You will need libradare2-.0.9.6 and radare2-java, from http://people.debian.org/~ender. Tell me how it goes.

ghost commented 10 years ago

Hi @Jo-Con-El, I just tried to install the libradare2 and radare2-java packages, but it says that I need a version of libmagic1 that is >=5.12, but doing a little research I don't think that the Ubuntu libmagic1 has been released in that version. Do you think I should try to convert a .rpm package to a .deb package and install the dependency? Also, once I install the java-libraries, do you think I would still have to add the .war file to my build path in eclipse? Or would it be in the path already from the package installation.

Thanks, -4leaf

Jo-Con-El commented 10 years ago

Hey, @ 4leafclovrs. I'd just install libmagic1 from trusty (you are in 5.14 there) or Debian.

The JAR is in /usr/lib/jni.

radare commented 10 years ago

i would love to know why debian link against libmagic, when its an optional feature that its used by nobody… the previous maintainer told me that r2 ships a slightly modified version of libmagic from openbsd. and debian specifies that if a separate pkg implements a feature it must be linked to the external lib instead of using the embedded one. thats why i added —with-sysmagic configure flag, but im not sure if we should use the internal libmagic or link to the system one (shared). the embedded one is much smaller and faster than the gnu one..

On 26 Dec 2013, at 18:34, Jo-Con-El notifications@github.com wrote:

Hey, @ 4leafclovrs. I'd just install libmagic1 from trusty (you are in 5.14 there) or Debian.

The JAR is in /usr/lib/jni. — Reply to this email directly or view it on GitHub.

Jo-Con-El commented 10 years ago

I don't have context on that decision, but definitely makes sense to use a system one if they don't differ much. libmagic (the GNU one at least) is not free from security problems so I prefer being covered by the Debian advisories.
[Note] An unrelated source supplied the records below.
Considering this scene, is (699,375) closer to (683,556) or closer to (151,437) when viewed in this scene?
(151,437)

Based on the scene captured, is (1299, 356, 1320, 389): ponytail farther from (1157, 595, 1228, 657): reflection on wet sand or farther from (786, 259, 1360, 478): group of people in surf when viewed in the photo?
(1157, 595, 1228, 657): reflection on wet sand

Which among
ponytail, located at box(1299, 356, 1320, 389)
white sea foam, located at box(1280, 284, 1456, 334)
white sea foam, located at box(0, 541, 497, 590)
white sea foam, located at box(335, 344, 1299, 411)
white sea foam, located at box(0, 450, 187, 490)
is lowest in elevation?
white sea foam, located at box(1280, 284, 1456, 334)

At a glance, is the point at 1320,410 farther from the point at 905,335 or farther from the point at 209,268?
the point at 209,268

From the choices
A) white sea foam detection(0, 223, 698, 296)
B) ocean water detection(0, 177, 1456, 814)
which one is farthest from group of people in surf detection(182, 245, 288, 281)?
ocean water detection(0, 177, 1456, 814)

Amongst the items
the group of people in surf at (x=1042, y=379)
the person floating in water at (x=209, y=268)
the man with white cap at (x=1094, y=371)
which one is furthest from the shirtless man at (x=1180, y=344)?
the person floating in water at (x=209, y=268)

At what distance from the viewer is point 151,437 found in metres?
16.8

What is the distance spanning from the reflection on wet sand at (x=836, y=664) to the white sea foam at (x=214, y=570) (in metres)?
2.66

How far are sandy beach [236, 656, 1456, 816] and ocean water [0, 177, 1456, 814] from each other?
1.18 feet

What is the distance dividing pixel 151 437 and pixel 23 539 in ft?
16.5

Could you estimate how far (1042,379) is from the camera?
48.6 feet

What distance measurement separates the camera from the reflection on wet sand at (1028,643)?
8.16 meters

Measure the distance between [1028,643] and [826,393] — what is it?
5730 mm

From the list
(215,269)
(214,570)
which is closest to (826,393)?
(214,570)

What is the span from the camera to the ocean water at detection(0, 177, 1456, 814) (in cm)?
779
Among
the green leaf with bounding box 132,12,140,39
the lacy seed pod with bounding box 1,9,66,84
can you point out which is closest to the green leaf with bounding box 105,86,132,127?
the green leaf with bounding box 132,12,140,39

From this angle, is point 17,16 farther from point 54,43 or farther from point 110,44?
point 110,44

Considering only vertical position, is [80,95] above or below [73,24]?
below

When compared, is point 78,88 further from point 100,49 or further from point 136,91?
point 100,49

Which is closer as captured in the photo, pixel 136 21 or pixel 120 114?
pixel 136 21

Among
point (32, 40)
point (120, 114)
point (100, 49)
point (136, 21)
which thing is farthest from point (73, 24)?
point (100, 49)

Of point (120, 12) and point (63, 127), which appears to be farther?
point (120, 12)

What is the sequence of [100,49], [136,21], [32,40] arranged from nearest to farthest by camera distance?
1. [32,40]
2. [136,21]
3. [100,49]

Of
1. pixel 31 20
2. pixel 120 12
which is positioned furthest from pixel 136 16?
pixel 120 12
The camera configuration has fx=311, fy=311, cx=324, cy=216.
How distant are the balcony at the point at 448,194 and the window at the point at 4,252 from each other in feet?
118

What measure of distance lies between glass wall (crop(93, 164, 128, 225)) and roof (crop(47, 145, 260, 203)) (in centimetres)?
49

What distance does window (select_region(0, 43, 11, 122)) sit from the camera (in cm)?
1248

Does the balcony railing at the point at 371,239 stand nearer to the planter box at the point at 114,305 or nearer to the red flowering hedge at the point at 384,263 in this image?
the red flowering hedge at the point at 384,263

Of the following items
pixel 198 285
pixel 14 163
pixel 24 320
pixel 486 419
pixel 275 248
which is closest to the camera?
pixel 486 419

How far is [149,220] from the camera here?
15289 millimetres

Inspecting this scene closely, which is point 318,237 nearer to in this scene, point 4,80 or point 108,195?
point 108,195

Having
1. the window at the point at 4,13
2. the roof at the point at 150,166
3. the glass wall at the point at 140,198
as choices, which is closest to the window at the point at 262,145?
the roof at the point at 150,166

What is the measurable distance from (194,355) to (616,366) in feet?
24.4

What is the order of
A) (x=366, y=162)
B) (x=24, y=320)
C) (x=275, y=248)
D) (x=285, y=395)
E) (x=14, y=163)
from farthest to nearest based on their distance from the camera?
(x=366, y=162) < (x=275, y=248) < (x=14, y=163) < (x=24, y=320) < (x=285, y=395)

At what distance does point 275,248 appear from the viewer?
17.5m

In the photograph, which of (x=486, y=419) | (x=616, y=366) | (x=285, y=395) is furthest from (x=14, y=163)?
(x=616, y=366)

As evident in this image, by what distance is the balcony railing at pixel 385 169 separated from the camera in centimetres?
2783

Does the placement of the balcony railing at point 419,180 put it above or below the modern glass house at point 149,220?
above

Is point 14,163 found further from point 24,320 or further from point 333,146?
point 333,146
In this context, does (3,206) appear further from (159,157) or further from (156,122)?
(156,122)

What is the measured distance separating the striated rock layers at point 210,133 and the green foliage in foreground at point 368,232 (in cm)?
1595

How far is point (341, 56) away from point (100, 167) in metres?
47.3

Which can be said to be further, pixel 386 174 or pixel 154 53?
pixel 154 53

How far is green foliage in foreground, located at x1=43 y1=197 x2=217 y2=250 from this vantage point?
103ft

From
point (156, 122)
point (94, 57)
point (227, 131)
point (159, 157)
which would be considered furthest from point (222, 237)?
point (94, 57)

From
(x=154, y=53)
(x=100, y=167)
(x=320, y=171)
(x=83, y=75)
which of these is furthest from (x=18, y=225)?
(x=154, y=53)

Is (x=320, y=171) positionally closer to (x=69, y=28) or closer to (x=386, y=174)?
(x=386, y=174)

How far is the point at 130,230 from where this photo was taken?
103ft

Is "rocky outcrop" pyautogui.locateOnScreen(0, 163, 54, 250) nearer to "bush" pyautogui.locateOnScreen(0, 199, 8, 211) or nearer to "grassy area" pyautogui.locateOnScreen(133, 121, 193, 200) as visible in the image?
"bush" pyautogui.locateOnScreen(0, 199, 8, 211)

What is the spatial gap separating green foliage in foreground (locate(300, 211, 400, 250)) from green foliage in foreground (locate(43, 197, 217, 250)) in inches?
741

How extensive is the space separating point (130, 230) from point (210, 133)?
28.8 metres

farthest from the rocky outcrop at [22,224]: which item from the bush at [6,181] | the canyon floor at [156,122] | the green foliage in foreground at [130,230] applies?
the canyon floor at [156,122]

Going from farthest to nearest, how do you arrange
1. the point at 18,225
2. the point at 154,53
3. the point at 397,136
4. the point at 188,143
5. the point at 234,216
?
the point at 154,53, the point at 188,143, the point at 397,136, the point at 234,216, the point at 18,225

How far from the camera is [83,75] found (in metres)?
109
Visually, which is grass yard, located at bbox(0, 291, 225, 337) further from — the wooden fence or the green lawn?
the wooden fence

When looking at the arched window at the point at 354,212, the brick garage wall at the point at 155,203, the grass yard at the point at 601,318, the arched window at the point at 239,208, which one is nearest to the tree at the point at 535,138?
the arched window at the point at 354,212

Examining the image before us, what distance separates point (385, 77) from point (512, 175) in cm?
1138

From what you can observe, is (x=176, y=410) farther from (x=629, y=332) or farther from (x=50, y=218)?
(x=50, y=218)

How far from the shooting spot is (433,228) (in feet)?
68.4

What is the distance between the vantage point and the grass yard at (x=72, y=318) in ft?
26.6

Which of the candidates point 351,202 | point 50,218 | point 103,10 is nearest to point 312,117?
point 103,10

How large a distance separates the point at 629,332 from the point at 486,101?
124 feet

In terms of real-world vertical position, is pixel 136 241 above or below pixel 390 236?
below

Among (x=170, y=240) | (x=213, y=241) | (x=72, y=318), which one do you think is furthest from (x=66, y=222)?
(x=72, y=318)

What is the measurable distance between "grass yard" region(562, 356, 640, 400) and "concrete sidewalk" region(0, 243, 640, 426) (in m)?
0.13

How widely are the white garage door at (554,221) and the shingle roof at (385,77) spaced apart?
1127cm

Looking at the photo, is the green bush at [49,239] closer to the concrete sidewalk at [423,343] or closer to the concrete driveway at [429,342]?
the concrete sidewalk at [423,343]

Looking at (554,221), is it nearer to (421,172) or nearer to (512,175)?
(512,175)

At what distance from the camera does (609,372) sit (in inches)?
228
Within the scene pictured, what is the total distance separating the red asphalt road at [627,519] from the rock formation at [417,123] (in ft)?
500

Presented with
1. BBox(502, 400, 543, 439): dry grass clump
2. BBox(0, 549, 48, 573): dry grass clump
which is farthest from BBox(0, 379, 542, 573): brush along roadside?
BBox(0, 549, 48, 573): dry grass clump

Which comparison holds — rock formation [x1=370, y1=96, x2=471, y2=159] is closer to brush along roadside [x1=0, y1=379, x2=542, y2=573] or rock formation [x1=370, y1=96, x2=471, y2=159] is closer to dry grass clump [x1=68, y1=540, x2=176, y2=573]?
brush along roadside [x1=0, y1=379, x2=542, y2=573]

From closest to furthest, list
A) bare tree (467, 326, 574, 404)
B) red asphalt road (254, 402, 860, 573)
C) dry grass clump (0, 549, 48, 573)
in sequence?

That said, I was surprised to find a dependency on libmagic1

= 5.12, it seems that they changed the ABI or something like that.

Do you still need the Java bindings? I can definitely build them for you in a dedicated chroot.

radare commented 10 years ago

That libmagic dependency thing is a total mess. I would prefer to only depend on libr/magic one instead of having the possibility to use the system one. Is this possible with debian?

Yep. Having java bindings packaged can be useful i guess

Thanks

On 28 Jan 2014, at 19:07, Jo-Con-El notifications@github.com wrote:

I don't have context on that decision, but definitely makes sense to use a system one if they don't differ much. libmagic (the GNU one at least) is not free from security problems so I prefer being covered by the Debian advisories. That said, I was surprised to find a dependency on libmagic1

= 5.12, it seems that they changed the ABI or something like that.

Do you still need the Java bindings? I can definitely build them for you in a dedicated chroot. — Reply to this email directly or view it on GitHub.